The northern broken-dash is a tiny brownish butterfly, not much over a half-inch long. Its peculiar, hyphenated name comes from the stigma on male individuals – a bar-shaped, scent-producing organ on the forewing that is, in this species, distinctively divided into two pieces.

The northern broken-dash is a member of a subfamily known as the “grass skippers,” since their larvae feed exclusively on grasses, and the adults prefer dry, open habitats dominated by grass. While common on Martha’s Vineyard, the northern broken-dash is fussier than some of its relatives about habitat: It doesn’t require high-quality native grassland, like some other skippers do, but neither does it tend to occupy low-quality sites dominated by exotic grasses. The species used to be common in my yard, but it no longer is. What happened?

First, the evidence. Since my arrival in Oak Bluffs 22 years ago, I’ve recorded virtually every butterfly I’ve seen on Martha’s Vineyard, including (indeed, especially) ones that turned up in our yard. During my first decade or so on the Island, my records show northern broken-dash appeared. Counts of four or five were pretty routine during the latter half of July, which sees the peak of abundance for this species. Over the past five years, in contrast, I’ve missed this species entirely in three years, and never recorded more than a single individual.

Part of the difference, I suppose, may stem from observer coverage. I worked from a home office in those good old days, making multiple sweeps through the yard to look for butterflies nearly every day. But coverage has not exactly been bad in recent years, and this season, when I was home most of the time as a result of being unemployed, more frequent observation did not produce more northern broken-dashes. The decline is real.

You can’t blame the condition of our yard for the decline. Starting with a meager lawn hydroseeded onto compacted subsoil, I’ve gradually converted my lawn into a meadow. It features a rich mix of grass species, both native and introduced, a variety of native and exotic wildflowers, and tall herbaceous vegetation (I mow it just once each year, in late fall) of the kind that makes grass skippers happiest. So the decline must stem from conditions around my yard — its landscape context, as an ecologist would say.

And indeed, while it has happened so gradually as to have been hard to notice, development has steadily filled in my section of town since we moved here. Formerly vacant parcels now have houses; old houses with disorderly “Vineyard lawns” have changed hands and been “upgraded” to more conventional landscaping. And if one looks farther back, the changes have been even more pronounced. Longtime residents have told me that our neighborhood, not too many decades past, was much more rural in character — not just with fewer houses, but with small-scale commercial gardens, and much less landscaped area.

Viewed with a 40-year perspective, the dearth of northern broken-dashes in my yard makes sense; indeed, it seems inevitable. At the start of that sweep of time, local conditions favored insects like this one. Small populations occupied snippets of remnant grassland along roadsides, next to truck gardens, or in vacant lots. Like all small populations, these were probably temporary, eradicated after a few years by predators, poor larval survival, or sundry other forms of bad luck.

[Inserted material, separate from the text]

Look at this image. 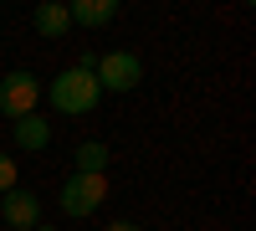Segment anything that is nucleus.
I'll list each match as a JSON object with an SVG mask.
<instances>
[{"instance_id": "nucleus-1", "label": "nucleus", "mask_w": 256, "mask_h": 231, "mask_svg": "<svg viewBox=\"0 0 256 231\" xmlns=\"http://www.w3.org/2000/svg\"><path fill=\"white\" fill-rule=\"evenodd\" d=\"M46 98H52V108H56V113L82 118V113H92V108H98L102 88H98V77H92L88 67H67V72H56V82L46 88Z\"/></svg>"}, {"instance_id": "nucleus-2", "label": "nucleus", "mask_w": 256, "mask_h": 231, "mask_svg": "<svg viewBox=\"0 0 256 231\" xmlns=\"http://www.w3.org/2000/svg\"><path fill=\"white\" fill-rule=\"evenodd\" d=\"M102 200H108V175H72L67 185H62V211H67L72 221L92 216Z\"/></svg>"}, {"instance_id": "nucleus-3", "label": "nucleus", "mask_w": 256, "mask_h": 231, "mask_svg": "<svg viewBox=\"0 0 256 231\" xmlns=\"http://www.w3.org/2000/svg\"><path fill=\"white\" fill-rule=\"evenodd\" d=\"M92 77H98V88H108V93H134L144 82V62L134 52H108V57H98Z\"/></svg>"}, {"instance_id": "nucleus-4", "label": "nucleus", "mask_w": 256, "mask_h": 231, "mask_svg": "<svg viewBox=\"0 0 256 231\" xmlns=\"http://www.w3.org/2000/svg\"><path fill=\"white\" fill-rule=\"evenodd\" d=\"M36 98H41V82L31 72H10L6 82H0V113H6L10 123L26 118V113H36Z\"/></svg>"}, {"instance_id": "nucleus-5", "label": "nucleus", "mask_w": 256, "mask_h": 231, "mask_svg": "<svg viewBox=\"0 0 256 231\" xmlns=\"http://www.w3.org/2000/svg\"><path fill=\"white\" fill-rule=\"evenodd\" d=\"M0 216H6V226L10 231H31V226H41V200L31 195V190H6V205H0Z\"/></svg>"}, {"instance_id": "nucleus-6", "label": "nucleus", "mask_w": 256, "mask_h": 231, "mask_svg": "<svg viewBox=\"0 0 256 231\" xmlns=\"http://www.w3.org/2000/svg\"><path fill=\"white\" fill-rule=\"evenodd\" d=\"M16 144H20V149H46V144H52V123L46 118H41V113H26V118H16Z\"/></svg>"}, {"instance_id": "nucleus-7", "label": "nucleus", "mask_w": 256, "mask_h": 231, "mask_svg": "<svg viewBox=\"0 0 256 231\" xmlns=\"http://www.w3.org/2000/svg\"><path fill=\"white\" fill-rule=\"evenodd\" d=\"M67 16L82 26H108V21H118V0H77V6H67Z\"/></svg>"}, {"instance_id": "nucleus-8", "label": "nucleus", "mask_w": 256, "mask_h": 231, "mask_svg": "<svg viewBox=\"0 0 256 231\" xmlns=\"http://www.w3.org/2000/svg\"><path fill=\"white\" fill-rule=\"evenodd\" d=\"M31 26H36L41 36H62V31L72 26V16H67V6H62V0H46V6H36Z\"/></svg>"}, {"instance_id": "nucleus-9", "label": "nucleus", "mask_w": 256, "mask_h": 231, "mask_svg": "<svg viewBox=\"0 0 256 231\" xmlns=\"http://www.w3.org/2000/svg\"><path fill=\"white\" fill-rule=\"evenodd\" d=\"M72 164H77V175H102V164H108V144H102V139H88V144H77Z\"/></svg>"}, {"instance_id": "nucleus-10", "label": "nucleus", "mask_w": 256, "mask_h": 231, "mask_svg": "<svg viewBox=\"0 0 256 231\" xmlns=\"http://www.w3.org/2000/svg\"><path fill=\"white\" fill-rule=\"evenodd\" d=\"M16 175H20V170H16V159H10V154H0V195L16 190Z\"/></svg>"}, {"instance_id": "nucleus-11", "label": "nucleus", "mask_w": 256, "mask_h": 231, "mask_svg": "<svg viewBox=\"0 0 256 231\" xmlns=\"http://www.w3.org/2000/svg\"><path fill=\"white\" fill-rule=\"evenodd\" d=\"M108 231H138V226H128V221H113V226H108Z\"/></svg>"}, {"instance_id": "nucleus-12", "label": "nucleus", "mask_w": 256, "mask_h": 231, "mask_svg": "<svg viewBox=\"0 0 256 231\" xmlns=\"http://www.w3.org/2000/svg\"><path fill=\"white\" fill-rule=\"evenodd\" d=\"M31 231H56V226H31Z\"/></svg>"}]
</instances>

But these localized extinctions didn’t matter. There were other small populations nearby, and individuals dispersing from those discovered and recolonized the sites that had lost their skippers. What ecologists call a “metapopulation” probably existed: Multiple small populations loosely linked to one another in a larger, constantly shifting, but basically stable configuration.

Probably before I even arrived on the scene, this system was breaking down, undermined by conversion of habitat and fragmentation of the landscape that made it harder for dispersing individuals to find new homes. The metapopulation weakened. During my first years on the Vineyard, I suspect I was the beneficiary of the waning remnants of a once robust system. Northern broken-dashes from small local populations found my yard regularly. But the populations they came from were doomed, too small to persist, too isolated to be recolonized. Today, my meadowized yard could probably support northern broken-dash as a breeding species. But our property is now too remote from other populations for the yard to be effectively colonized — or even just visited regularly.

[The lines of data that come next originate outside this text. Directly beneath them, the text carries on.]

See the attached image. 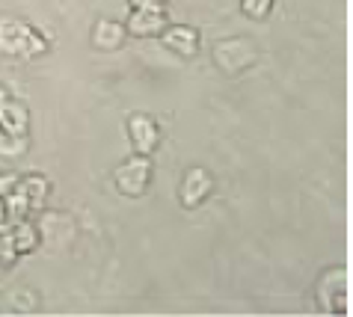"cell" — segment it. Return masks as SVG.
<instances>
[{
  "label": "cell",
  "instance_id": "obj_1",
  "mask_svg": "<svg viewBox=\"0 0 353 317\" xmlns=\"http://www.w3.org/2000/svg\"><path fill=\"white\" fill-rule=\"evenodd\" d=\"M48 51V39L36 27L18 18H0V54L6 57H39Z\"/></svg>",
  "mask_w": 353,
  "mask_h": 317
},
{
  "label": "cell",
  "instance_id": "obj_2",
  "mask_svg": "<svg viewBox=\"0 0 353 317\" xmlns=\"http://www.w3.org/2000/svg\"><path fill=\"white\" fill-rule=\"evenodd\" d=\"M113 181H116V190H119L122 196H143L145 190H149V184H152V161H149V154L128 157V161L116 170Z\"/></svg>",
  "mask_w": 353,
  "mask_h": 317
},
{
  "label": "cell",
  "instance_id": "obj_3",
  "mask_svg": "<svg viewBox=\"0 0 353 317\" xmlns=\"http://www.w3.org/2000/svg\"><path fill=\"white\" fill-rule=\"evenodd\" d=\"M318 303L330 314H347V273L332 267L318 279Z\"/></svg>",
  "mask_w": 353,
  "mask_h": 317
},
{
  "label": "cell",
  "instance_id": "obj_4",
  "mask_svg": "<svg viewBox=\"0 0 353 317\" xmlns=\"http://www.w3.org/2000/svg\"><path fill=\"white\" fill-rule=\"evenodd\" d=\"M128 136H131V145L137 154H152L161 143V131H158V122L145 113H134L128 119Z\"/></svg>",
  "mask_w": 353,
  "mask_h": 317
},
{
  "label": "cell",
  "instance_id": "obj_5",
  "mask_svg": "<svg viewBox=\"0 0 353 317\" xmlns=\"http://www.w3.org/2000/svg\"><path fill=\"white\" fill-rule=\"evenodd\" d=\"M211 175L205 172V170H188V175H184V181H181V205L184 207H196V205H202L205 199H208V193H211Z\"/></svg>",
  "mask_w": 353,
  "mask_h": 317
},
{
  "label": "cell",
  "instance_id": "obj_6",
  "mask_svg": "<svg viewBox=\"0 0 353 317\" xmlns=\"http://www.w3.org/2000/svg\"><path fill=\"white\" fill-rule=\"evenodd\" d=\"M128 30L134 36H154L166 30V12L161 6H137L131 21H128Z\"/></svg>",
  "mask_w": 353,
  "mask_h": 317
},
{
  "label": "cell",
  "instance_id": "obj_7",
  "mask_svg": "<svg viewBox=\"0 0 353 317\" xmlns=\"http://www.w3.org/2000/svg\"><path fill=\"white\" fill-rule=\"evenodd\" d=\"M27 127H30V113H27V107L6 98V101L0 104V131L21 136V134H27Z\"/></svg>",
  "mask_w": 353,
  "mask_h": 317
},
{
  "label": "cell",
  "instance_id": "obj_8",
  "mask_svg": "<svg viewBox=\"0 0 353 317\" xmlns=\"http://www.w3.org/2000/svg\"><path fill=\"white\" fill-rule=\"evenodd\" d=\"M161 39L166 48H172V51L181 57H193L196 48H199V33L190 27H166Z\"/></svg>",
  "mask_w": 353,
  "mask_h": 317
},
{
  "label": "cell",
  "instance_id": "obj_9",
  "mask_svg": "<svg viewBox=\"0 0 353 317\" xmlns=\"http://www.w3.org/2000/svg\"><path fill=\"white\" fill-rule=\"evenodd\" d=\"M15 190L27 199L30 211H39V207L45 205V199H48V190H51V184H48V178H42V175H30V178H18Z\"/></svg>",
  "mask_w": 353,
  "mask_h": 317
},
{
  "label": "cell",
  "instance_id": "obj_10",
  "mask_svg": "<svg viewBox=\"0 0 353 317\" xmlns=\"http://www.w3.org/2000/svg\"><path fill=\"white\" fill-rule=\"evenodd\" d=\"M9 232H12V243H15V252L18 255H27V252H33L36 246H39V232H36V225L27 220H12L9 223Z\"/></svg>",
  "mask_w": 353,
  "mask_h": 317
},
{
  "label": "cell",
  "instance_id": "obj_11",
  "mask_svg": "<svg viewBox=\"0 0 353 317\" xmlns=\"http://www.w3.org/2000/svg\"><path fill=\"white\" fill-rule=\"evenodd\" d=\"M122 39H125V27L116 21H101L92 33L95 48H104V51H116L122 45Z\"/></svg>",
  "mask_w": 353,
  "mask_h": 317
},
{
  "label": "cell",
  "instance_id": "obj_12",
  "mask_svg": "<svg viewBox=\"0 0 353 317\" xmlns=\"http://www.w3.org/2000/svg\"><path fill=\"white\" fill-rule=\"evenodd\" d=\"M27 134H3V143H0V157H21L27 152Z\"/></svg>",
  "mask_w": 353,
  "mask_h": 317
},
{
  "label": "cell",
  "instance_id": "obj_13",
  "mask_svg": "<svg viewBox=\"0 0 353 317\" xmlns=\"http://www.w3.org/2000/svg\"><path fill=\"white\" fill-rule=\"evenodd\" d=\"M18 258L15 243H12V232H9V223L0 225V267H9Z\"/></svg>",
  "mask_w": 353,
  "mask_h": 317
},
{
  "label": "cell",
  "instance_id": "obj_14",
  "mask_svg": "<svg viewBox=\"0 0 353 317\" xmlns=\"http://www.w3.org/2000/svg\"><path fill=\"white\" fill-rule=\"evenodd\" d=\"M270 9V0H243V12L250 18H264Z\"/></svg>",
  "mask_w": 353,
  "mask_h": 317
},
{
  "label": "cell",
  "instance_id": "obj_15",
  "mask_svg": "<svg viewBox=\"0 0 353 317\" xmlns=\"http://www.w3.org/2000/svg\"><path fill=\"white\" fill-rule=\"evenodd\" d=\"M6 223V205H3V199H0V225Z\"/></svg>",
  "mask_w": 353,
  "mask_h": 317
},
{
  "label": "cell",
  "instance_id": "obj_16",
  "mask_svg": "<svg viewBox=\"0 0 353 317\" xmlns=\"http://www.w3.org/2000/svg\"><path fill=\"white\" fill-rule=\"evenodd\" d=\"M0 143H3V131H0Z\"/></svg>",
  "mask_w": 353,
  "mask_h": 317
}]
</instances>
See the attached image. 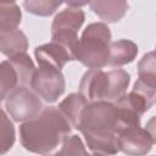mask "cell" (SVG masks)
<instances>
[{
  "label": "cell",
  "mask_w": 156,
  "mask_h": 156,
  "mask_svg": "<svg viewBox=\"0 0 156 156\" xmlns=\"http://www.w3.org/2000/svg\"><path fill=\"white\" fill-rule=\"evenodd\" d=\"M138 55V46L134 41L128 39H121L110 44L108 63L112 67L124 66L134 61Z\"/></svg>",
  "instance_id": "11"
},
{
  "label": "cell",
  "mask_w": 156,
  "mask_h": 156,
  "mask_svg": "<svg viewBox=\"0 0 156 156\" xmlns=\"http://www.w3.org/2000/svg\"><path fill=\"white\" fill-rule=\"evenodd\" d=\"M62 2L67 4L69 7H82L89 4V0H62Z\"/></svg>",
  "instance_id": "22"
},
{
  "label": "cell",
  "mask_w": 156,
  "mask_h": 156,
  "mask_svg": "<svg viewBox=\"0 0 156 156\" xmlns=\"http://www.w3.org/2000/svg\"><path fill=\"white\" fill-rule=\"evenodd\" d=\"M111 30L104 22L90 23L78 39L76 60L88 68H102L108 63Z\"/></svg>",
  "instance_id": "3"
},
{
  "label": "cell",
  "mask_w": 156,
  "mask_h": 156,
  "mask_svg": "<svg viewBox=\"0 0 156 156\" xmlns=\"http://www.w3.org/2000/svg\"><path fill=\"white\" fill-rule=\"evenodd\" d=\"M18 85L17 73L9 60L0 62V102Z\"/></svg>",
  "instance_id": "17"
},
{
  "label": "cell",
  "mask_w": 156,
  "mask_h": 156,
  "mask_svg": "<svg viewBox=\"0 0 156 156\" xmlns=\"http://www.w3.org/2000/svg\"><path fill=\"white\" fill-rule=\"evenodd\" d=\"M108 74V101H115L123 94L130 83V76L127 71L115 68L107 72Z\"/></svg>",
  "instance_id": "14"
},
{
  "label": "cell",
  "mask_w": 156,
  "mask_h": 156,
  "mask_svg": "<svg viewBox=\"0 0 156 156\" xmlns=\"http://www.w3.org/2000/svg\"><path fill=\"white\" fill-rule=\"evenodd\" d=\"M71 133V124L56 107H46L20 127L22 146L34 154L52 152Z\"/></svg>",
  "instance_id": "1"
},
{
  "label": "cell",
  "mask_w": 156,
  "mask_h": 156,
  "mask_svg": "<svg viewBox=\"0 0 156 156\" xmlns=\"http://www.w3.org/2000/svg\"><path fill=\"white\" fill-rule=\"evenodd\" d=\"M1 2H15L16 0H0Z\"/></svg>",
  "instance_id": "23"
},
{
  "label": "cell",
  "mask_w": 156,
  "mask_h": 156,
  "mask_svg": "<svg viewBox=\"0 0 156 156\" xmlns=\"http://www.w3.org/2000/svg\"><path fill=\"white\" fill-rule=\"evenodd\" d=\"M22 12L15 2L0 1V32L11 30L21 23Z\"/></svg>",
  "instance_id": "16"
},
{
  "label": "cell",
  "mask_w": 156,
  "mask_h": 156,
  "mask_svg": "<svg viewBox=\"0 0 156 156\" xmlns=\"http://www.w3.org/2000/svg\"><path fill=\"white\" fill-rule=\"evenodd\" d=\"M79 93L88 100L108 101V74L101 68L88 69L79 83Z\"/></svg>",
  "instance_id": "8"
},
{
  "label": "cell",
  "mask_w": 156,
  "mask_h": 156,
  "mask_svg": "<svg viewBox=\"0 0 156 156\" xmlns=\"http://www.w3.org/2000/svg\"><path fill=\"white\" fill-rule=\"evenodd\" d=\"M37 62L41 67H51L56 69H62L68 61H73L74 55L62 44L56 41H50L38 46L34 51Z\"/></svg>",
  "instance_id": "9"
},
{
  "label": "cell",
  "mask_w": 156,
  "mask_h": 156,
  "mask_svg": "<svg viewBox=\"0 0 156 156\" xmlns=\"http://www.w3.org/2000/svg\"><path fill=\"white\" fill-rule=\"evenodd\" d=\"M27 35L18 28L0 32V52L7 57H12L21 52H27Z\"/></svg>",
  "instance_id": "12"
},
{
  "label": "cell",
  "mask_w": 156,
  "mask_h": 156,
  "mask_svg": "<svg viewBox=\"0 0 156 156\" xmlns=\"http://www.w3.org/2000/svg\"><path fill=\"white\" fill-rule=\"evenodd\" d=\"M117 143L119 151L132 156H140L150 152L155 144V136L146 128L135 126L118 132Z\"/></svg>",
  "instance_id": "7"
},
{
  "label": "cell",
  "mask_w": 156,
  "mask_h": 156,
  "mask_svg": "<svg viewBox=\"0 0 156 156\" xmlns=\"http://www.w3.org/2000/svg\"><path fill=\"white\" fill-rule=\"evenodd\" d=\"M62 4V0H24V9L35 16L48 17L52 15Z\"/></svg>",
  "instance_id": "19"
},
{
  "label": "cell",
  "mask_w": 156,
  "mask_h": 156,
  "mask_svg": "<svg viewBox=\"0 0 156 156\" xmlns=\"http://www.w3.org/2000/svg\"><path fill=\"white\" fill-rule=\"evenodd\" d=\"M87 104H88V100L80 93H72L58 104L57 108L69 122L71 127L77 129L82 111L87 106Z\"/></svg>",
  "instance_id": "13"
},
{
  "label": "cell",
  "mask_w": 156,
  "mask_h": 156,
  "mask_svg": "<svg viewBox=\"0 0 156 156\" xmlns=\"http://www.w3.org/2000/svg\"><path fill=\"white\" fill-rule=\"evenodd\" d=\"M82 132L87 146L104 150L117 141L118 119L117 108L112 101L88 102L83 108L77 127Z\"/></svg>",
  "instance_id": "2"
},
{
  "label": "cell",
  "mask_w": 156,
  "mask_h": 156,
  "mask_svg": "<svg viewBox=\"0 0 156 156\" xmlns=\"http://www.w3.org/2000/svg\"><path fill=\"white\" fill-rule=\"evenodd\" d=\"M5 107L15 122H24L40 113L43 102L32 89L26 85H17L6 96Z\"/></svg>",
  "instance_id": "5"
},
{
  "label": "cell",
  "mask_w": 156,
  "mask_h": 156,
  "mask_svg": "<svg viewBox=\"0 0 156 156\" xmlns=\"http://www.w3.org/2000/svg\"><path fill=\"white\" fill-rule=\"evenodd\" d=\"M85 155L87 150L83 145V141L78 135H66L61 143V150L57 151V155Z\"/></svg>",
  "instance_id": "21"
},
{
  "label": "cell",
  "mask_w": 156,
  "mask_h": 156,
  "mask_svg": "<svg viewBox=\"0 0 156 156\" xmlns=\"http://www.w3.org/2000/svg\"><path fill=\"white\" fill-rule=\"evenodd\" d=\"M15 127L6 112L0 108V155L6 154L15 144Z\"/></svg>",
  "instance_id": "18"
},
{
  "label": "cell",
  "mask_w": 156,
  "mask_h": 156,
  "mask_svg": "<svg viewBox=\"0 0 156 156\" xmlns=\"http://www.w3.org/2000/svg\"><path fill=\"white\" fill-rule=\"evenodd\" d=\"M85 15L79 7H68L58 12L51 23V40L66 46L76 58L78 30L84 23Z\"/></svg>",
  "instance_id": "4"
},
{
  "label": "cell",
  "mask_w": 156,
  "mask_h": 156,
  "mask_svg": "<svg viewBox=\"0 0 156 156\" xmlns=\"http://www.w3.org/2000/svg\"><path fill=\"white\" fill-rule=\"evenodd\" d=\"M9 61L11 62L17 73L18 85H29V80L35 69L34 62L30 58V56L27 55V52H21L12 57H9Z\"/></svg>",
  "instance_id": "15"
},
{
  "label": "cell",
  "mask_w": 156,
  "mask_h": 156,
  "mask_svg": "<svg viewBox=\"0 0 156 156\" xmlns=\"http://www.w3.org/2000/svg\"><path fill=\"white\" fill-rule=\"evenodd\" d=\"M91 11L107 23L118 22L128 11L127 0H89Z\"/></svg>",
  "instance_id": "10"
},
{
  "label": "cell",
  "mask_w": 156,
  "mask_h": 156,
  "mask_svg": "<svg viewBox=\"0 0 156 156\" xmlns=\"http://www.w3.org/2000/svg\"><path fill=\"white\" fill-rule=\"evenodd\" d=\"M138 76L140 80L155 85L156 87V63H155V54L150 51L143 56V58L138 63Z\"/></svg>",
  "instance_id": "20"
},
{
  "label": "cell",
  "mask_w": 156,
  "mask_h": 156,
  "mask_svg": "<svg viewBox=\"0 0 156 156\" xmlns=\"http://www.w3.org/2000/svg\"><path fill=\"white\" fill-rule=\"evenodd\" d=\"M30 89L44 99L46 102L52 104L63 94L66 88V82L62 72L51 67L35 68L32 78L29 80Z\"/></svg>",
  "instance_id": "6"
}]
</instances>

This process is a small version of what is happening across the Island, indeed across much of the continent. Alteration and fragmentation of habitat (mostly as a result of residential development, in the case of the Vineyard) degrade the numbers and connectedness of wildlife populations. The process is masked, for a while; the persistence of relict populations helps you pretend that nothing is wrong. But the writing is on the wall: A metapopulation of a particular species has broken down into small, isolated populations that aren’t viable on their own, and gradually blink out.

Then one day you wake up and realize that a formerly common species is gone.